Lines of data:
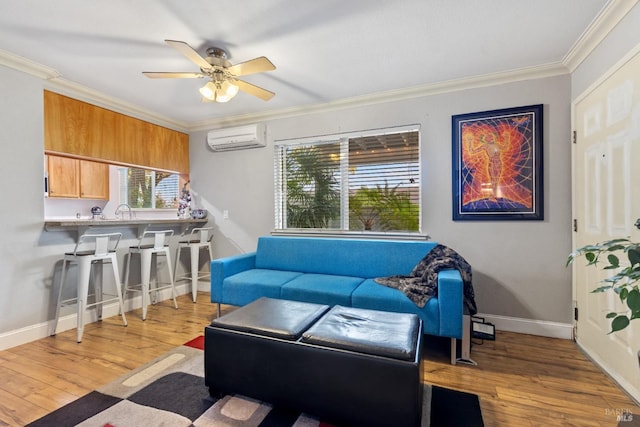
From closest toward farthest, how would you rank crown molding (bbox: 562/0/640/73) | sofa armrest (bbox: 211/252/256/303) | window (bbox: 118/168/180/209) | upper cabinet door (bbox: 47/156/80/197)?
crown molding (bbox: 562/0/640/73)
sofa armrest (bbox: 211/252/256/303)
upper cabinet door (bbox: 47/156/80/197)
window (bbox: 118/168/180/209)

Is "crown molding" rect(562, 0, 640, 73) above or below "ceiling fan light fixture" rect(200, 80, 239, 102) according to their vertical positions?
above

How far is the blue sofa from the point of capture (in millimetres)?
2229

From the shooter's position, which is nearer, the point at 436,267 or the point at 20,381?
the point at 20,381

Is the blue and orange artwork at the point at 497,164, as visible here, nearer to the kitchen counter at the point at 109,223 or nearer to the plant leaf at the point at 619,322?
the plant leaf at the point at 619,322

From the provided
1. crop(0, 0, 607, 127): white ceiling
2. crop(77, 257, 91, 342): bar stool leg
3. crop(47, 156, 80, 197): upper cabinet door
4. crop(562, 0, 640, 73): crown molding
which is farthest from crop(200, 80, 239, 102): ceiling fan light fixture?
crop(47, 156, 80, 197): upper cabinet door

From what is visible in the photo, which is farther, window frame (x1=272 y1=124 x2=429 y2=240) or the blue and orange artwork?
window frame (x1=272 y1=124 x2=429 y2=240)

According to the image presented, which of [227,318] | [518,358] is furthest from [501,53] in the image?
[227,318]

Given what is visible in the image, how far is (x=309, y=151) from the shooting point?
374 centimetres

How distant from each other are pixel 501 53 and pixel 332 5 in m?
1.51

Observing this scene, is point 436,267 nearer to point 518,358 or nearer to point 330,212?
point 518,358

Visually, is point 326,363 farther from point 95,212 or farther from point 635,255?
point 95,212

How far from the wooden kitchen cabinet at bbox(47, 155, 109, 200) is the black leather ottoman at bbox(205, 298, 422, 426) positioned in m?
4.00

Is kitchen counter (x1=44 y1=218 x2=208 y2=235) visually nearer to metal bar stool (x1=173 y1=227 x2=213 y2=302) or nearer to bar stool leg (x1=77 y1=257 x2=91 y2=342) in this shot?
metal bar stool (x1=173 y1=227 x2=213 y2=302)

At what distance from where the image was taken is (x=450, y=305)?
218 cm
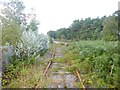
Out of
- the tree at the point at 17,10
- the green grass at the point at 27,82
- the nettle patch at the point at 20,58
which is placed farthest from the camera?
the tree at the point at 17,10

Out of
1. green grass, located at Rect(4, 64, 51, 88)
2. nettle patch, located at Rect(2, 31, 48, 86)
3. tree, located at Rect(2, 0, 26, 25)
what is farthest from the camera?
tree, located at Rect(2, 0, 26, 25)

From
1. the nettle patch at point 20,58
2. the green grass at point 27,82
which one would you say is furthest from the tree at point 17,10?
the green grass at point 27,82

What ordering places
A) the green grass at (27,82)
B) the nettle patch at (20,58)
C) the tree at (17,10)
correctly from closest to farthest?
the green grass at (27,82) < the nettle patch at (20,58) < the tree at (17,10)

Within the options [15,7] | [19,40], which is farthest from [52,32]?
[19,40]

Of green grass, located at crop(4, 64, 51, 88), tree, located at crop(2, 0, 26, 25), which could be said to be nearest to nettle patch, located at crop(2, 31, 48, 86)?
green grass, located at crop(4, 64, 51, 88)

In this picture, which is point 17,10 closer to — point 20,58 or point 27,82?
point 20,58

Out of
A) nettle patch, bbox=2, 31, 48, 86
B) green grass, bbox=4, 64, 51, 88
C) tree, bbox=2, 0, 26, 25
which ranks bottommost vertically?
green grass, bbox=4, 64, 51, 88

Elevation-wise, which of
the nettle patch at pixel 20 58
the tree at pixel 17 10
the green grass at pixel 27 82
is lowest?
the green grass at pixel 27 82

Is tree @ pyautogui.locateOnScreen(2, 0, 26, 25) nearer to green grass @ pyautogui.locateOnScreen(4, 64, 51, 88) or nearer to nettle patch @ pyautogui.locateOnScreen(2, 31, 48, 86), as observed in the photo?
nettle patch @ pyautogui.locateOnScreen(2, 31, 48, 86)

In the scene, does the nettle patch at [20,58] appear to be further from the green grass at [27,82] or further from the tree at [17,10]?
the tree at [17,10]

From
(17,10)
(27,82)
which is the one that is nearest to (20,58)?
(27,82)

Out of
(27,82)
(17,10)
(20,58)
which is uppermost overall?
(17,10)

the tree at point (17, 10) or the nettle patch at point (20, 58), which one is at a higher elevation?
the tree at point (17, 10)

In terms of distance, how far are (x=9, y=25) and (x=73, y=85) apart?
22.8 ft
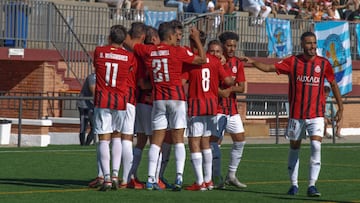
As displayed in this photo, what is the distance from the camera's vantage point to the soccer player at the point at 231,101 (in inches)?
607

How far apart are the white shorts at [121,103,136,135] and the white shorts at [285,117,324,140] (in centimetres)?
198

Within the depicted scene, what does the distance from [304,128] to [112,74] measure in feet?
8.16

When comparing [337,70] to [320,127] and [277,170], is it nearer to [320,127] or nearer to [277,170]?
[277,170]

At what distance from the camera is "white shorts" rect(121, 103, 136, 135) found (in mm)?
14680

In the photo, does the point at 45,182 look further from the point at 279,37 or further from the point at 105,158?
the point at 279,37

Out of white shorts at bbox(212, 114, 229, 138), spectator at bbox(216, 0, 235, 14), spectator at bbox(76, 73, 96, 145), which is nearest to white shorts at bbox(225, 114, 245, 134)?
white shorts at bbox(212, 114, 229, 138)

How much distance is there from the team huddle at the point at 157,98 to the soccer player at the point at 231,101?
137 millimetres

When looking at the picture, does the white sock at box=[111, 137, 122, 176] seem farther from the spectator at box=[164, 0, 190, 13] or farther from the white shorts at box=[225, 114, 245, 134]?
the spectator at box=[164, 0, 190, 13]

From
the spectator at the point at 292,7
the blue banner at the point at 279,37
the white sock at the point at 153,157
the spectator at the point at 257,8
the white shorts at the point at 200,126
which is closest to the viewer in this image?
the white sock at the point at 153,157

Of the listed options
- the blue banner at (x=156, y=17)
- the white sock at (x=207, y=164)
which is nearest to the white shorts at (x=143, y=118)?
the white sock at (x=207, y=164)

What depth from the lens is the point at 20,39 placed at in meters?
30.2

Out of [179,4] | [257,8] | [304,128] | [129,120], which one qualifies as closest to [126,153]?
[129,120]

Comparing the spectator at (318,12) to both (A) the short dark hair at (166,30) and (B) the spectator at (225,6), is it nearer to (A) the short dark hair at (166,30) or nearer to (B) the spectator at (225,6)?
(B) the spectator at (225,6)

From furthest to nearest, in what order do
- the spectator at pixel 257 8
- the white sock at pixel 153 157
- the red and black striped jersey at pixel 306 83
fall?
the spectator at pixel 257 8 → the red and black striped jersey at pixel 306 83 → the white sock at pixel 153 157
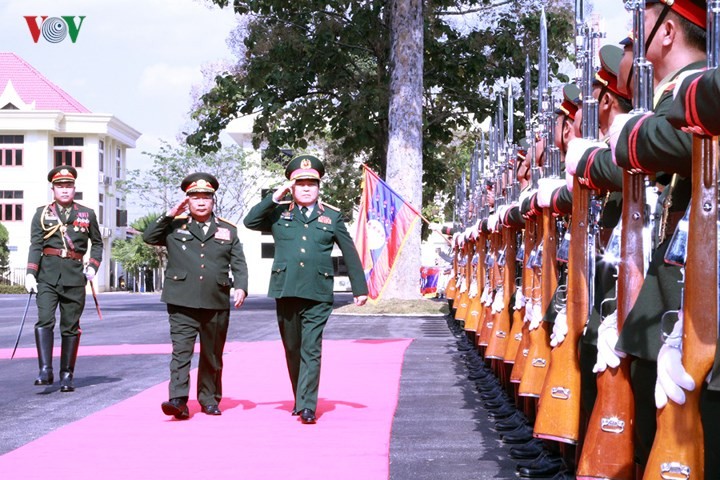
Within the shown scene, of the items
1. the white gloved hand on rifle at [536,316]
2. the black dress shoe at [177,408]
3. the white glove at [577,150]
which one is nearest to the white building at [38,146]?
the black dress shoe at [177,408]

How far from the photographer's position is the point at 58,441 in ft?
22.5

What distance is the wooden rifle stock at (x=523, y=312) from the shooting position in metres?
6.43

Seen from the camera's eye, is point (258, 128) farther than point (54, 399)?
Yes

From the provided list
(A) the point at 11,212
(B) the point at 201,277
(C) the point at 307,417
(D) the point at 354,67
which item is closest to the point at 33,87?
(A) the point at 11,212

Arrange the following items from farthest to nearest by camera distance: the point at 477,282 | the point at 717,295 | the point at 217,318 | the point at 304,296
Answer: the point at 477,282, the point at 217,318, the point at 304,296, the point at 717,295

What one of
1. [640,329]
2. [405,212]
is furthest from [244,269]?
[405,212]

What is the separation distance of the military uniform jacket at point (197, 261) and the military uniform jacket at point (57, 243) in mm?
1547

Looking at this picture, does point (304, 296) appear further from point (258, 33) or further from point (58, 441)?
point (258, 33)

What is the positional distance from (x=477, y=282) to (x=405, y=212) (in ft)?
31.6

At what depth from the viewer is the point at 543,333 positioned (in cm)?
590

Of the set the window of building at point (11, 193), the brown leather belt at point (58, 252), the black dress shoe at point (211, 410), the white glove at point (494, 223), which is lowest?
the black dress shoe at point (211, 410)

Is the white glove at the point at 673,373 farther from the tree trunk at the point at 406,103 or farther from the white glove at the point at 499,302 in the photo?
the tree trunk at the point at 406,103

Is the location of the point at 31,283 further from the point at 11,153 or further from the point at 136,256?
the point at 11,153

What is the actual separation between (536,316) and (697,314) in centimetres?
333
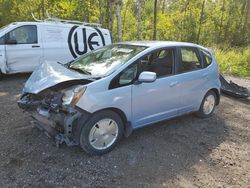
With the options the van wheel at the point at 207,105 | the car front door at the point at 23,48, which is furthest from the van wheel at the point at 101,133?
the car front door at the point at 23,48

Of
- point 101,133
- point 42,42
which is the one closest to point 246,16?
point 42,42

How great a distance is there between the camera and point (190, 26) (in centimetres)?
1745

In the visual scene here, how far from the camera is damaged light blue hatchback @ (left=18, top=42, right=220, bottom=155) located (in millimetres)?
3961

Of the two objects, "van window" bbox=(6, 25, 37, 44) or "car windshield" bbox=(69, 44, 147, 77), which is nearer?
"car windshield" bbox=(69, 44, 147, 77)

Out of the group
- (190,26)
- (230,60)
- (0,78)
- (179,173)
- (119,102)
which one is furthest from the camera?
(190,26)

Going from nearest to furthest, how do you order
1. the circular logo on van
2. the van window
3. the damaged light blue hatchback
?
the damaged light blue hatchback < the van window < the circular logo on van

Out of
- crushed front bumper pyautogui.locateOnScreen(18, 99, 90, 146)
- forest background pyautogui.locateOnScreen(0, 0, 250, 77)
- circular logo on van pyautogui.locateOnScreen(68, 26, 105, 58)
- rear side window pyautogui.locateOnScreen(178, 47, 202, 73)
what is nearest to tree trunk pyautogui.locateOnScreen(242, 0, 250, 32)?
forest background pyautogui.locateOnScreen(0, 0, 250, 77)

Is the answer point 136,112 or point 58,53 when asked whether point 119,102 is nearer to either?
point 136,112

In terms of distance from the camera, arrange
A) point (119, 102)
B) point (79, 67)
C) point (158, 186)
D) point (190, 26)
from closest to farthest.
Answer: point (158, 186) < point (119, 102) < point (79, 67) < point (190, 26)

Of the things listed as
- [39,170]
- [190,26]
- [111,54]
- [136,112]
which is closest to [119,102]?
[136,112]

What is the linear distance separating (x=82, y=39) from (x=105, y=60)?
15.0 ft

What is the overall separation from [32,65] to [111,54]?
14.4 feet

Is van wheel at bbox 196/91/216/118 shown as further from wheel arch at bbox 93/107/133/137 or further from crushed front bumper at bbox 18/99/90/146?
crushed front bumper at bbox 18/99/90/146

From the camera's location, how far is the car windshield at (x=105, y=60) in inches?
174
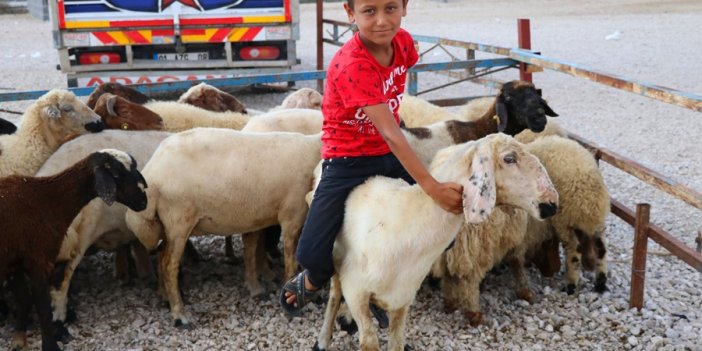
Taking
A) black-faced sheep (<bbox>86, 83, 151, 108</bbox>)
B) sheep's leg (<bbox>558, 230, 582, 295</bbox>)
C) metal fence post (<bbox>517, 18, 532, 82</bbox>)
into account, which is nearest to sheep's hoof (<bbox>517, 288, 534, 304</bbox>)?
sheep's leg (<bbox>558, 230, 582, 295</bbox>)

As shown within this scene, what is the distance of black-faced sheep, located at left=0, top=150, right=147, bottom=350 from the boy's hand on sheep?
2.12 meters

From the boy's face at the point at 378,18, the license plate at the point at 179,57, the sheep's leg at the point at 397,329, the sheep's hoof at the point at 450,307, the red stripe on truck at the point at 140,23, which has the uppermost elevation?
the boy's face at the point at 378,18

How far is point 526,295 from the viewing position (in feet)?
17.6

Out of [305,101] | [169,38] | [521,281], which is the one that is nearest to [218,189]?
[521,281]

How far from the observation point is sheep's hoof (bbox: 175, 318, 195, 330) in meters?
5.08

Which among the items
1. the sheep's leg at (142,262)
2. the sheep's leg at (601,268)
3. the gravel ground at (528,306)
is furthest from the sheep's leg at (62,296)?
the sheep's leg at (601,268)

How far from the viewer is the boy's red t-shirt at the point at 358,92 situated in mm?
3465

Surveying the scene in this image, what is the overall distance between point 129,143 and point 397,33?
2.83 m

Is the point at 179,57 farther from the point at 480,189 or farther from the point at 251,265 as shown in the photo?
the point at 480,189

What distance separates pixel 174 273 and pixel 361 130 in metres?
2.04

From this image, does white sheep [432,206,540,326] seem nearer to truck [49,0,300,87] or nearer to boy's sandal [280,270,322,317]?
boy's sandal [280,270,322,317]

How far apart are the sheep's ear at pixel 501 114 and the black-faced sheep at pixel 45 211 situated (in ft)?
8.99

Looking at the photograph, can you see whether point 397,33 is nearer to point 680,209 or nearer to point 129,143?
point 129,143

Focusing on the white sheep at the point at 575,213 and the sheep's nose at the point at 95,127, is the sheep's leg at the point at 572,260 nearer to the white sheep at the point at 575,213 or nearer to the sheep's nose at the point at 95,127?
the white sheep at the point at 575,213
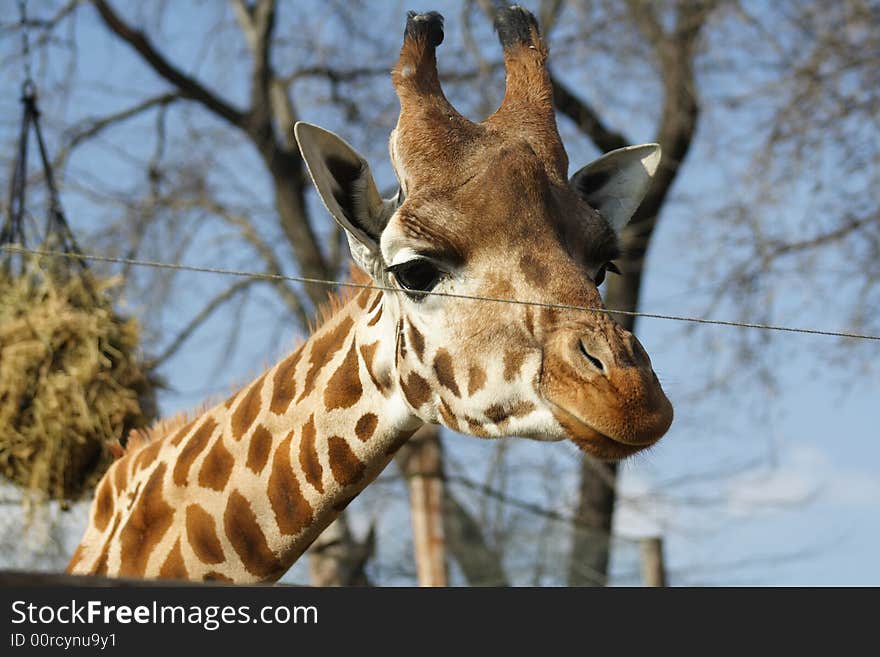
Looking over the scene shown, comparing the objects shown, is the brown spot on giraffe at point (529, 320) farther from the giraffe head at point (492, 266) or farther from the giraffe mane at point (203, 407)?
the giraffe mane at point (203, 407)

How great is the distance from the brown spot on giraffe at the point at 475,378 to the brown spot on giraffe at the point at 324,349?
28.2 inches

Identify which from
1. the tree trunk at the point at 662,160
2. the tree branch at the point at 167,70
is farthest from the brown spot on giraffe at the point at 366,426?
the tree branch at the point at 167,70

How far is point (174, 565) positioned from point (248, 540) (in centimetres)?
33

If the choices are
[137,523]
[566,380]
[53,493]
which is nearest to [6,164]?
[53,493]

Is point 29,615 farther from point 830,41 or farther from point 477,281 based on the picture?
point 830,41

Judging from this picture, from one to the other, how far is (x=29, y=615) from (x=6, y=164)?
8861 millimetres

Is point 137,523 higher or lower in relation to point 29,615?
higher

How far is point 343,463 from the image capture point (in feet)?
11.8

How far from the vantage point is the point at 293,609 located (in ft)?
8.13

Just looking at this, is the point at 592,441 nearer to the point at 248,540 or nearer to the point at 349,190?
the point at 349,190

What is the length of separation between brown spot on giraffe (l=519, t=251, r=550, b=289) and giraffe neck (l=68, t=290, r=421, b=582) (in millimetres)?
517

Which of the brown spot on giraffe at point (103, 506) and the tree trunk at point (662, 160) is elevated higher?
the tree trunk at point (662, 160)

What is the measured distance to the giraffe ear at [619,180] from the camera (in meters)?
3.97

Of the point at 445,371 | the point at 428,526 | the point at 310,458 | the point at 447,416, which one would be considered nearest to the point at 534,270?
the point at 445,371
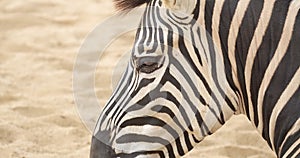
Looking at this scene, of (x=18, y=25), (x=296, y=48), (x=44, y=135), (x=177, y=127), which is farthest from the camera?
(x=18, y=25)

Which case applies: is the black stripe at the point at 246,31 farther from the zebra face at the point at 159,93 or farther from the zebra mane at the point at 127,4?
the zebra mane at the point at 127,4

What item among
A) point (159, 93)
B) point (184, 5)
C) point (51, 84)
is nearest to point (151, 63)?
point (159, 93)

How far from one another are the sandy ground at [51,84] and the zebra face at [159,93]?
3.82 feet

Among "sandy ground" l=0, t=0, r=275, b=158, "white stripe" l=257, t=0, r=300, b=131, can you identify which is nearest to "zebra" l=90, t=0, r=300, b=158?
"white stripe" l=257, t=0, r=300, b=131

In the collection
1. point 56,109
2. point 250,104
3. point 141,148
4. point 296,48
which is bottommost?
point 56,109

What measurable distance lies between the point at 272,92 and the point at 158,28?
1.23 feet

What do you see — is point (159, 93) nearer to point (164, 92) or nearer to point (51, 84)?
point (164, 92)

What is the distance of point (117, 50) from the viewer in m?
4.61

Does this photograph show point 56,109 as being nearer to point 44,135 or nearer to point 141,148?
point 44,135

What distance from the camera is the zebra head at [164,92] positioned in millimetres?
1996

Your instructions
Write out the lines starting with the line that contains "Out of the group" and going on through the line that contains "2.12 meters". Leave the pictures out of your answer.

Result
Out of the group
- (190,26)
- (230,60)
- (0,78)
- (179,173)
- (119,102)
which one is furthest from the camera?
(190,26)

Going from nearest to furthest, how do you order
1. the circular logo on van
2. the van window
3. the damaged light blue hatchback
?
the damaged light blue hatchback < the van window < the circular logo on van

Out of
- crushed front bumper pyautogui.locateOnScreen(18, 99, 90, 146)
- forest background pyautogui.locateOnScreen(0, 0, 250, 77)
- circular logo on van pyautogui.locateOnScreen(68, 26, 105, 58)
- rear side window pyautogui.locateOnScreen(178, 47, 202, 73)
what is nearest to tree trunk pyautogui.locateOnScreen(242, 0, 250, 32)?
forest background pyautogui.locateOnScreen(0, 0, 250, 77)

Is the answer point 136,112 or point 58,53 when asked whether point 119,102 is nearer to either?
point 136,112

In terms of distance from the camera, arrange
A) point (119, 102)
B) point (79, 67)
C) point (158, 186)
D) point (190, 26)
from closest to farthest.
Answer: point (158, 186) < point (119, 102) < point (79, 67) < point (190, 26)

Of the things listed as
- [39,170]
- [190,26]
- [111,54]
- [136,112]
which is closest to [119,102]?
[136,112]

What is the linear distance separating (x=82, y=39) from (x=105, y=60)?
15.0 ft

What is the overall separation from [32,65] to [111,54]?
14.4 feet

Is van wheel at bbox 196/91/216/118 shown as further from wheel arch at bbox 93/107/133/137 or further from crushed front bumper at bbox 18/99/90/146?
crushed front bumper at bbox 18/99/90/146

From the camera's location, how far is the car windshield at (x=105, y=60) in inches?
174
Taking
A) black-faced sheep (<bbox>86, 83, 151, 108</bbox>)
B) sheep's leg (<bbox>558, 230, 582, 295</bbox>)
C) metal fence post (<bbox>517, 18, 532, 82</bbox>)
into account, which is nearest to sheep's hoof (<bbox>517, 288, 534, 304</bbox>)?
sheep's leg (<bbox>558, 230, 582, 295</bbox>)

As shown within this scene, what is the distance of black-faced sheep, located at left=0, top=150, right=147, bottom=350 from the boy's hand on sheep?
2.12 meters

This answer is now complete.